Checked tablecloth, check.
Deli Meat, check.
Milk, chec........whoa !!! Back up a bit, buddy.
Armalite ? Surely Marmite or even Vegemite ? No ?
When we go to Walmart, which is usually once a week, I nearly always take my camera because as regulars will know, I just love taking photos of 'the people of Walmart' and in my local Sebring store, they rarely fail to turn up to entertain and amaze me.
I also rarely venture far from the grocery section or the electrical centre as little else really holds my interest - I like the electrical centre as it has 'things with plugs on the end of them' and I like the grocery section as this is where 'the people' lurk. I'm not sure how much of this is down to them never straying far from the food aisles or the fact that with them on board, the electric carts they use don't have the battery range to get them any further into the store !
But the other day I had more time to spare and so I ventured beyond the enticing boundaries of the electrical centre and found myself in bizarreworld. Well bizarre for a non American that is. Not that many aisles along from the toys section was a counter selling firearms of all shapes and sizes. Now as a seasoned American visitor (legal I might add), this store area was not unknown to me but it still made my camera finger twitch and when I spotted the firearms version of an Argos Catalogue, the finger couldn't stand it any longer.
I'm not sure what impressed me more...the catalogue title or the fact that it was in its 102nd incarnation. I was expecting a foreword by Wyatt Earp or Annie Oakley (better not be sexist here, eh love ?) or even Charlton 'NRA' Heston but of course his guns had finally been taken from him when the rest of his body went the way of his cold, dead hands.
Anyway the Revolutionary musket wouldn't fit into the coffin.
As this non St. James version of The Bible was sitting on a stand (I know what I mean !), I opened it up at random and sneaked another photo while the Walmart employee was attending to a nice teenage couple who were browsing for a sawn off shotgun. Both looked sort of nervous but this was probably due to the close proximity of the slightly bulbous girl's father who was doing most of the talking and given the colour of his face and the definition of the veins in his neck, either drank a lot or had a slight issue with his blood pressure, or both.

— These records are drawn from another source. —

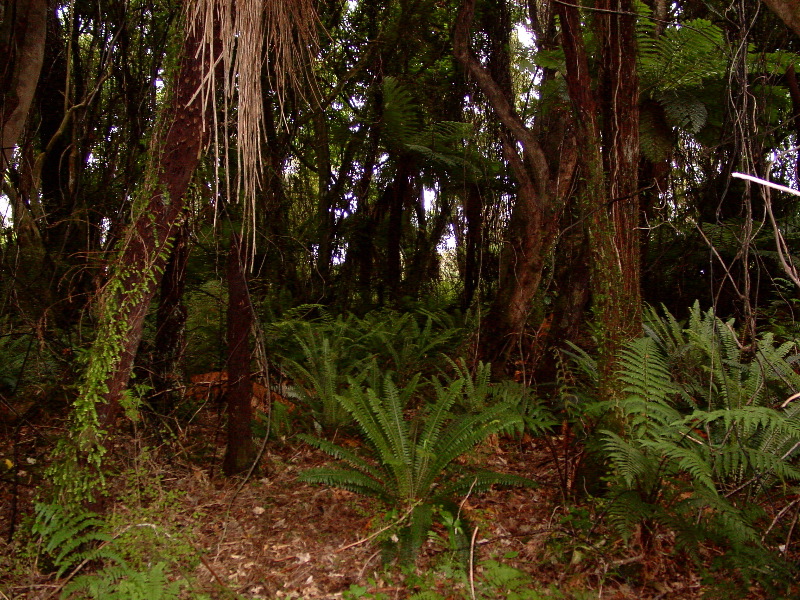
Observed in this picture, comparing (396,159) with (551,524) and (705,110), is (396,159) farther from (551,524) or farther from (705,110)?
(551,524)

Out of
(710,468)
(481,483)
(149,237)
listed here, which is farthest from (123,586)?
(710,468)

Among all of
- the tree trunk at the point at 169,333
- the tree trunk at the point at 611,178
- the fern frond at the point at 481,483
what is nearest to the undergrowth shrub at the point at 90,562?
the tree trunk at the point at 169,333

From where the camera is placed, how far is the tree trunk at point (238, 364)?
3.10 m

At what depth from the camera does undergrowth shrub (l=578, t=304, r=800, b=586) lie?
2.36 m

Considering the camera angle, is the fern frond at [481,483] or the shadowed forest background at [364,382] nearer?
the shadowed forest background at [364,382]

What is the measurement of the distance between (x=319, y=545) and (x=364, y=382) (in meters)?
1.87

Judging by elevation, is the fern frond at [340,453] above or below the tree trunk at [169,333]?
below

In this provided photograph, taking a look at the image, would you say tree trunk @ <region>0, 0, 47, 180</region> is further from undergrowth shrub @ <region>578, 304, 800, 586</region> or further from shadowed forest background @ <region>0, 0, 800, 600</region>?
undergrowth shrub @ <region>578, 304, 800, 586</region>

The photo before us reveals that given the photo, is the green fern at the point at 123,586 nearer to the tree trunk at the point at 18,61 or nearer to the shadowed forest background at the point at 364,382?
the shadowed forest background at the point at 364,382

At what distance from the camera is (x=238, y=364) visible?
317 cm

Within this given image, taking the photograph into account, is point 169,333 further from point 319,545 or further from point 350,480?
point 319,545

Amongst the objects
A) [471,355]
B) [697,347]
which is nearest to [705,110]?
[697,347]

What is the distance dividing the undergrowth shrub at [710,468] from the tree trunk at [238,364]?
187 centimetres

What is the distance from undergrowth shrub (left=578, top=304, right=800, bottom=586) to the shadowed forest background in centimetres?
2
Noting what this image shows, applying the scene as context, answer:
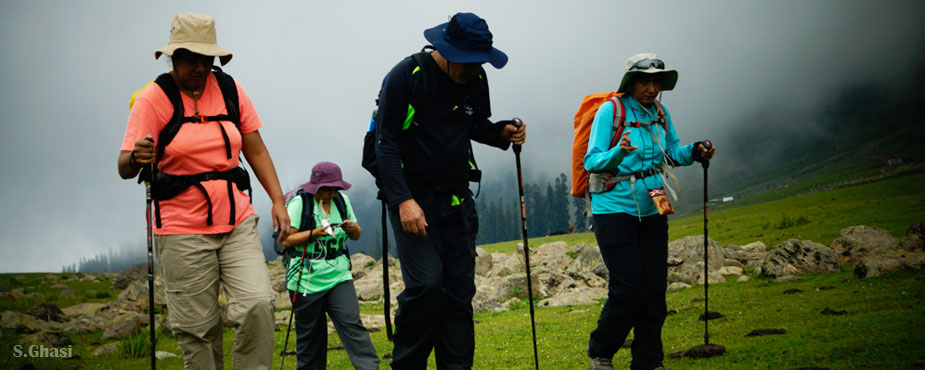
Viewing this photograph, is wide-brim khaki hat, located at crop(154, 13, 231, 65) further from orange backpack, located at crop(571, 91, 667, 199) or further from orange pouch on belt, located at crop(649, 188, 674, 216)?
orange pouch on belt, located at crop(649, 188, 674, 216)

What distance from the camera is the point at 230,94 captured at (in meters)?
5.57

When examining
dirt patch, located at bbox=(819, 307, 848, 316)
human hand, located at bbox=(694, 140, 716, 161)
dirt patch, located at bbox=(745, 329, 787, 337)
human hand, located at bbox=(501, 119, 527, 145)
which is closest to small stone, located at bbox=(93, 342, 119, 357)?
human hand, located at bbox=(501, 119, 527, 145)

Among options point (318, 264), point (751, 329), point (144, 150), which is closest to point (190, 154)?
point (144, 150)

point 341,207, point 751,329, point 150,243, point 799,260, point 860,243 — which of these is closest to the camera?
point 150,243

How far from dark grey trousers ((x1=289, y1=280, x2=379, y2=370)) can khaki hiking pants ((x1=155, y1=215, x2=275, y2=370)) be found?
302 cm

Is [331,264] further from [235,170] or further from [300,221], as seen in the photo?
[235,170]

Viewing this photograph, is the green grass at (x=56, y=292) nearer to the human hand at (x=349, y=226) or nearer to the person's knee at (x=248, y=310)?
the human hand at (x=349, y=226)

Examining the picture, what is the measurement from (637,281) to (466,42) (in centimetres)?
319

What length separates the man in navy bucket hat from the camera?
17.1 ft

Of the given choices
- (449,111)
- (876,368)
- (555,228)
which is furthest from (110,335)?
(555,228)

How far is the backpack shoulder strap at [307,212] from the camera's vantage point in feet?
29.3

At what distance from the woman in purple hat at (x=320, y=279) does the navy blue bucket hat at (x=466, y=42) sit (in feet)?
14.3

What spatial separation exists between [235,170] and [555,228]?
595ft

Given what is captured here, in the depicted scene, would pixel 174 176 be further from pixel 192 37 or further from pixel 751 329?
pixel 751 329
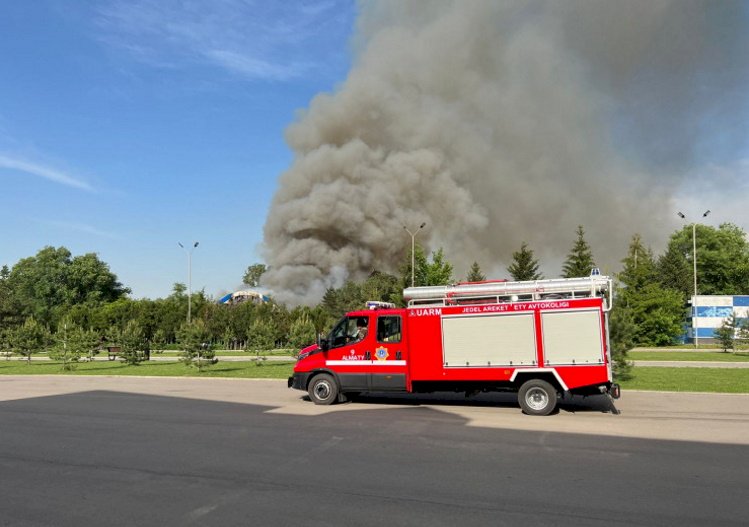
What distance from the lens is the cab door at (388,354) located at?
1312 cm

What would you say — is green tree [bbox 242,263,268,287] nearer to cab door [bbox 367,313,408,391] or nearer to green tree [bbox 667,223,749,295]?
green tree [bbox 667,223,749,295]

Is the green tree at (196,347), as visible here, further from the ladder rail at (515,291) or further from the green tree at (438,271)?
the green tree at (438,271)

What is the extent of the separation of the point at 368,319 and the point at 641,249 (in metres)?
71.9

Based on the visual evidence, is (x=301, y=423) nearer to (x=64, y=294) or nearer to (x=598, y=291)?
(x=598, y=291)

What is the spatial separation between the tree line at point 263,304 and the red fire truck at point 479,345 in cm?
358

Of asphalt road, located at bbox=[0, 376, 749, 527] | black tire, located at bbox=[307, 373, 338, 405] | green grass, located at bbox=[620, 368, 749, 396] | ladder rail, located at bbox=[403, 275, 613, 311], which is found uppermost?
ladder rail, located at bbox=[403, 275, 613, 311]

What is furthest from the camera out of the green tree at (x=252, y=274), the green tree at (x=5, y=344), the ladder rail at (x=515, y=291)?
the green tree at (x=252, y=274)

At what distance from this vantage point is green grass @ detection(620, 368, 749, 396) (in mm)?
16000

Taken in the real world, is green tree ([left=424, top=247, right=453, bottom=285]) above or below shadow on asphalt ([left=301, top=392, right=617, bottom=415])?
above

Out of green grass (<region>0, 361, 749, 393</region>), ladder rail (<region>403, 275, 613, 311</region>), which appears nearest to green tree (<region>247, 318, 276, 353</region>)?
green grass (<region>0, 361, 749, 393</region>)

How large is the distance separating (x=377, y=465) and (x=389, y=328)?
574cm

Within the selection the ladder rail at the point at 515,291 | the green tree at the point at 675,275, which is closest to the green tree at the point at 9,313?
the ladder rail at the point at 515,291

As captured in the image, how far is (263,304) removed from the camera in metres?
52.8

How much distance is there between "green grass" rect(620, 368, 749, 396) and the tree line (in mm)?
1448
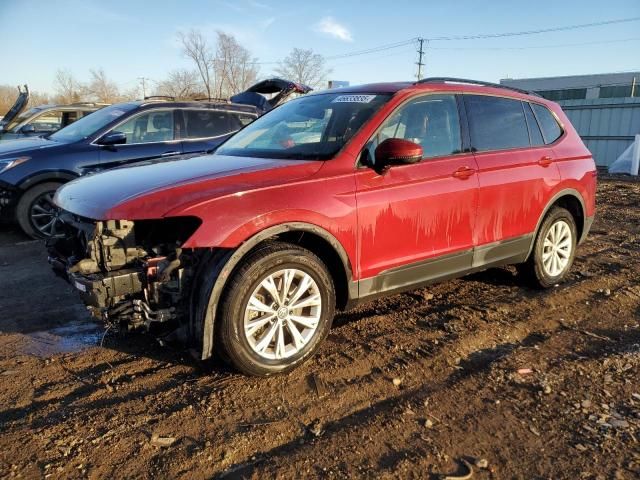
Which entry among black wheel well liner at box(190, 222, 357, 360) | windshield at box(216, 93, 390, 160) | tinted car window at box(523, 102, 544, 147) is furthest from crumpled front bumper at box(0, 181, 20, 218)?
tinted car window at box(523, 102, 544, 147)

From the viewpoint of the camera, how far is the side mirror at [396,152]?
3.47 m

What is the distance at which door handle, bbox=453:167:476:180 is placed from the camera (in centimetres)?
401

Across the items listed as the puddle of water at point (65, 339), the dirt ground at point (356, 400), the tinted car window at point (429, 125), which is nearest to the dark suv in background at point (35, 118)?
the dirt ground at point (356, 400)

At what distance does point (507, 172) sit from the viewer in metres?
4.39

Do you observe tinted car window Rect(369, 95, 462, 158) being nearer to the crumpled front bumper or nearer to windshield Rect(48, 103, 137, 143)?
windshield Rect(48, 103, 137, 143)

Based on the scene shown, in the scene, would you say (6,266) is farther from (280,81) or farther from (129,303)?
(280,81)

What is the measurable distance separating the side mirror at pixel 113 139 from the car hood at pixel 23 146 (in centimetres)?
60

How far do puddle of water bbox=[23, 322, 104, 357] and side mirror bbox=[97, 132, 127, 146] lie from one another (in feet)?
11.3

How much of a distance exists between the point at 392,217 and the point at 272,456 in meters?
1.82

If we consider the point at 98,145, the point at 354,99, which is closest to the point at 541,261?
the point at 354,99

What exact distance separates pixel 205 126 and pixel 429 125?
15.0 ft

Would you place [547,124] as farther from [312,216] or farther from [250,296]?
[250,296]

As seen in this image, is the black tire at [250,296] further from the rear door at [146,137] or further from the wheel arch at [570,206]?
the rear door at [146,137]

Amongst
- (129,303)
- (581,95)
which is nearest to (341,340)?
(129,303)
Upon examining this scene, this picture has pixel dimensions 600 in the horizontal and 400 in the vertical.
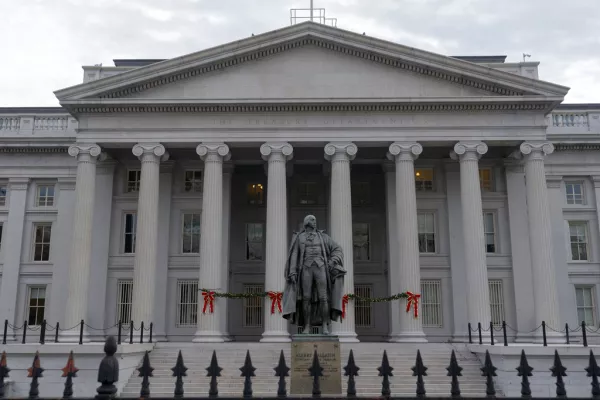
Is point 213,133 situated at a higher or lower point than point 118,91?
lower

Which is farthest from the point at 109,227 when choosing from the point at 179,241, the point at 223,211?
the point at 223,211

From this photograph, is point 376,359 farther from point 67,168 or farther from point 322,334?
point 67,168

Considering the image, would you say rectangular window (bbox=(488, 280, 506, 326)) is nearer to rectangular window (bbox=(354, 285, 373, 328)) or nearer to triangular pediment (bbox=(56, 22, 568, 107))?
rectangular window (bbox=(354, 285, 373, 328))

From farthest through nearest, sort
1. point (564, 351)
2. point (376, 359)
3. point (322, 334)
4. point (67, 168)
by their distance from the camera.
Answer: point (67, 168) → point (376, 359) → point (564, 351) → point (322, 334)

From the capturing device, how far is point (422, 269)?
32562mm

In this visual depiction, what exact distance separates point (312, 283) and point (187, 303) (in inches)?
817

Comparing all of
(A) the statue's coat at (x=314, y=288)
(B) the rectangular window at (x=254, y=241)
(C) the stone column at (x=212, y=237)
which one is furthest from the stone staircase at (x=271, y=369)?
(B) the rectangular window at (x=254, y=241)

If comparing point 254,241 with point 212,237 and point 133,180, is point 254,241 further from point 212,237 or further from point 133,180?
point 133,180

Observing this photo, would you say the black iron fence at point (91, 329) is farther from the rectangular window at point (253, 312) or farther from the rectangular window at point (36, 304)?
the rectangular window at point (253, 312)

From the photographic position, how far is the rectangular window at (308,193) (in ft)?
117

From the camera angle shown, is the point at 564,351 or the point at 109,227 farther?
the point at 109,227

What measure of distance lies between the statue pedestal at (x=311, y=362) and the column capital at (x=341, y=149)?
58.4 ft

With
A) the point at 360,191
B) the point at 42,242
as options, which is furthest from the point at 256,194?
the point at 42,242

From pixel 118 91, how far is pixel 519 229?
22.1m
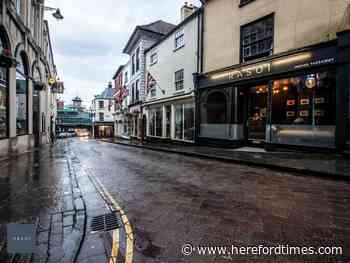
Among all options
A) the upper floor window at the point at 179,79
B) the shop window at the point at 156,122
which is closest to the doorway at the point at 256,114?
the upper floor window at the point at 179,79

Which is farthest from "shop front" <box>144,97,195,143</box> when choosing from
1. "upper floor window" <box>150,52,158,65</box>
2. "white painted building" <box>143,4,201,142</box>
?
"upper floor window" <box>150,52,158,65</box>

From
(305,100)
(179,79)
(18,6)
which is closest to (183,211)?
(305,100)

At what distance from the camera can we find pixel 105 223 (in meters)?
3.35

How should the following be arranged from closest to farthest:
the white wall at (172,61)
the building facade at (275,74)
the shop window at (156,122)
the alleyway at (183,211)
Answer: the alleyway at (183,211), the building facade at (275,74), the white wall at (172,61), the shop window at (156,122)

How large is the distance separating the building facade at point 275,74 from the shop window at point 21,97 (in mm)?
11143

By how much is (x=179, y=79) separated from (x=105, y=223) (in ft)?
48.6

I think Sainsburys should sell guns. I can see the LS17 moms in their top of the range SUVs packing heat on the school run. And think of the Nectar Points !!
It all brought back happy memories of my very first visit to these shores in 1989 when I went into my very first gun store in South West Florida. The owner was kind enough to let me handle many of the guns and even produced a case containing his personal .44 Magnum which I can tell you was neither a tasty chocolate coated ice cream or a large bottle of bubbly. Oh no this was a Clint Eastwood special and handling the owner's impressive weapon was something I'll never forget.
Judging by his demeanour, I don't believe he felt the same way. He's never written !
But enough John Inman smut and back to Walmart. I looked through the catalogue but found nothing I wanted - which wasn't surprising considering it's not my idea of fun to shoot at anything that has a heartbeat. Mind you, I can think of a few people I'd exclude from that general category and it would be quite easy to get them all at once as they are the ones who have been piling onto the 'sexist' Sky Sports bandwagon over the last week.
Oh don't get me started..........
Right, before my blood pressure joins that of the father of the bride, I'll get off.